The garrison became the largest British military base outside the UK. It was the target of the Osnabrück mortar attack on 28 June 1996 when Quebec Barracks were hit by three Mark 15 mortar devices. The barracks closed in 2009.

==Locations==
Locations within the garrison area included:

Osnabrück Station:
- Belfast Barracks, named after the City of Belfast, having served as an infantry barracks since 1951, was home to 1st Battalion the Duke of Lancaster's Regiment from 2006 until it closed in 2009.
- Imphal Barracks, named after the Battle of Imphal in 1944, having served as a cavalry and tank regiment barracks since 1952, was home to the 1st The Queen's Dragoon Guards from 2003 until it closed in 2007.
- Mercer Barracks, probably named after Captain Cavalié Mercer, having served as an infantry barracks since the 1952, was home to 1st Battalion the Royal Green Jackets from 1987 until it closed in 1992.
- Quebec Barracks, named after the City of Quebec, having served as an infantry barracks since the 1950s, was home of 12th Mechanised Brigade during the 1980s and was then home to 4th Armoured Brigade from 1993 until it closed in 2009. It was also home to 21 Engineer Regiment from 1996 until it closed in 2009.
- Roberts Barracks, named after Field Marshal Earl Roberts, having served as an artillery and engineer barracks since 1951, was home to 4th Regiment Royal Artillery from 1984 until it closed in 2008.
- Scarborough Barracks, named after the town of Scarborough, having served as an ordnance park and as a signals barracks since the early 1960s, was home 12 Ordnance Company of the Royal Army Ordnance Corps until it closed in 1987.
Münster Station:
- Buller Barracks, named after General Sir Redvers Buller, having served as a Royal Army Service Corps barracks since 1956 and then as an infantry barracks from 1968, was home to 1st Battalion The Queen's Own Highlanders from 1988 until it closed in 1994.
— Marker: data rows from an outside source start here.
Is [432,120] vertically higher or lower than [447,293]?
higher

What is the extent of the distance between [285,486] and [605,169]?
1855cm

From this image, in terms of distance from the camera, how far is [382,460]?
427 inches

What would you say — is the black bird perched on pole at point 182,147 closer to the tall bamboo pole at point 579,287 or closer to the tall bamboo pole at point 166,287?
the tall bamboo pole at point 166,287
- Oxford Barracks, named after the City of Oxford, having served as an infantry barracks since 1945, was home to 1st Battalion the Yorkshire Regiment from 2008 until it closed in 2009.
- Portsmouth Barracks, named after the City of Portsmouth, was home to 8 Artillery Support Regiment Royal Corps of Transport and 31 Ordnance Company, part of 3 Ordnance Battalion, Royal Army Ordnance Corps from 1968 and the 1980s respectively until it closed in 1994.
- Prestatyn Barracks, named after the North Wales town of Prestatyn, was home to 7 Field Ambulance, RAMC during the 1950s and 1960s.
- Swinton Barracks, named after Major-General Ernest Swinton, having served as a cavalry and tank regiment barracks since 1952, was home to the Royal Hussars from 1990 until it closed in 1992.
- Waterloo Barracks, named after the Battle of Waterloo, having served as an artillery barracks since 1952 and then as in infantry barracks from 1962, was home to 2nd Regiment Royal Artillery from 1982 until it closed in 1993.
- York Barracks, named after the City of York, was home to 20th Armoured Brigade during the 1950s, home to 6th Infantry Brigade during the 1960s, then home to 4th (Guards) Armoured Brigade during the 1970s, and home to 4th Armoured Brigade from 1981 until 1993. It was also home to the Royal Dragoon Guards from 2001 until it closed in 2008.